• _Task description_
Every line from the one containing "this 416×312 image." down to the last line of the listing below should be restated exactly, and nothing else.
• • • • •
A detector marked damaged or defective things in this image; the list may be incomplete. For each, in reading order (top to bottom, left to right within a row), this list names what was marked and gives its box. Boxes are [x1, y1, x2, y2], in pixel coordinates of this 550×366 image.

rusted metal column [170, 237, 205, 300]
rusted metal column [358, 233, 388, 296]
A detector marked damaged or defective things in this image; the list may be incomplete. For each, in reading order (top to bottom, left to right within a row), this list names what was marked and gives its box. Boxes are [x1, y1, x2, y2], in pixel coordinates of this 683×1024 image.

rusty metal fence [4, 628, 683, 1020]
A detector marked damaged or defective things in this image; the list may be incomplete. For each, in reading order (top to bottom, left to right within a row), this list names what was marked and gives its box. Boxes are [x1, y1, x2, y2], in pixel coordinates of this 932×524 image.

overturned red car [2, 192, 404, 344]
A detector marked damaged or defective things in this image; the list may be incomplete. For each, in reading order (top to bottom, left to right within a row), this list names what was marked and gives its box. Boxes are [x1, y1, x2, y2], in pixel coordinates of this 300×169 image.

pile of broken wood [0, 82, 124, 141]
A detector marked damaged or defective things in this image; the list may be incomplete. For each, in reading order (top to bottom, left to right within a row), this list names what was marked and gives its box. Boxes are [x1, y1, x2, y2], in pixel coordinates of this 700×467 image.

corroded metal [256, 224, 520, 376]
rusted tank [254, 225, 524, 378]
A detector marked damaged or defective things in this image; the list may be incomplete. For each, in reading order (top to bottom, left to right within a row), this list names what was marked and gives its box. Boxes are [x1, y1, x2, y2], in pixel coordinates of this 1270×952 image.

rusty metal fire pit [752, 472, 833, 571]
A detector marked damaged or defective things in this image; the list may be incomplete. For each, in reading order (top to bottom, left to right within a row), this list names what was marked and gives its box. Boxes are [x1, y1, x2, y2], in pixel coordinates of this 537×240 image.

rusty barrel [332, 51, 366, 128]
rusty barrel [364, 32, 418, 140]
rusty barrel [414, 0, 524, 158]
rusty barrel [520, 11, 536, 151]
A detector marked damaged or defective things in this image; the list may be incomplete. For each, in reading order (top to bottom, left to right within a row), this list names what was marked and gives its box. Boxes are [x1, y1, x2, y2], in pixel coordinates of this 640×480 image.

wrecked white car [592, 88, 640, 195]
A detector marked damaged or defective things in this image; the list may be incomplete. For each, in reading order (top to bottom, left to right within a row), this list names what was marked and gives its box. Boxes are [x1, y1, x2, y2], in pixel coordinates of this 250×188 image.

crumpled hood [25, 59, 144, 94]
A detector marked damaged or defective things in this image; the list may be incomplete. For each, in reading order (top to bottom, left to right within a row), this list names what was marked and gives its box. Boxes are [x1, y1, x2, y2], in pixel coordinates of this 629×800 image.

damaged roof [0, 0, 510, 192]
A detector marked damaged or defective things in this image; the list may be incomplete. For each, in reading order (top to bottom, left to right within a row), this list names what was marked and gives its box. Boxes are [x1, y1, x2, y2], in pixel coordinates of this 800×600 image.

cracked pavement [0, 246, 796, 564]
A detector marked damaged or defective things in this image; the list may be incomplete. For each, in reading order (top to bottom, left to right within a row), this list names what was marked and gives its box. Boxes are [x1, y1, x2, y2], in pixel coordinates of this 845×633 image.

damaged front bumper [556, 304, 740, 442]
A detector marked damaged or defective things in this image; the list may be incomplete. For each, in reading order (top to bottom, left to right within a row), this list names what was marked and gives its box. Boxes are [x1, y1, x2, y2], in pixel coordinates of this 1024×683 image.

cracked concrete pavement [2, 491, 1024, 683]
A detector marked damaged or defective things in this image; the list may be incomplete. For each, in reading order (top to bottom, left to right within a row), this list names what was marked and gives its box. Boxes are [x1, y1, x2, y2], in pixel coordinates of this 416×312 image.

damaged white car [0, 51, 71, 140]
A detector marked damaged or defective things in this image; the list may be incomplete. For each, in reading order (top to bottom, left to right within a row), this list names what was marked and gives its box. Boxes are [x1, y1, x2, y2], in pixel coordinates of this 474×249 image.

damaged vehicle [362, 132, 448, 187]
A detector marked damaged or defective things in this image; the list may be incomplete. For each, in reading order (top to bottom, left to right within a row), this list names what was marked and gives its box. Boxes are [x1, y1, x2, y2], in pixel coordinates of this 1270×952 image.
• • • • •
• _Answer below_
A detector marked damaged or defective things in this image; the list may be incomplete. For each, in reading order (top to bottom, left to right within a row), this list names what was marked and gives its box. Boxes are [x1, y1, x2, y2], in pixel coordinates of this 416×312 image.

damaged white car [0, 51, 71, 140]
A detector marked damaged or defective things in this image; the list may be incomplete. For each, in reading order (top to bottom, left to right within a row), this list names what was marked and gives its box. Boxes are [x1, y1, x2, y2], in pixel coordinates of this 474×249 image.

damaged vehicle [362, 132, 448, 187]
A detector marked damaged or defective things in this image; the list may be incomplete. For each, in reading order (top to bottom, left to right within a row), this list names what was marked and gives its box. Boxes are [x1, y1, x2, y2], in pixel coordinates of this 1270×952 image.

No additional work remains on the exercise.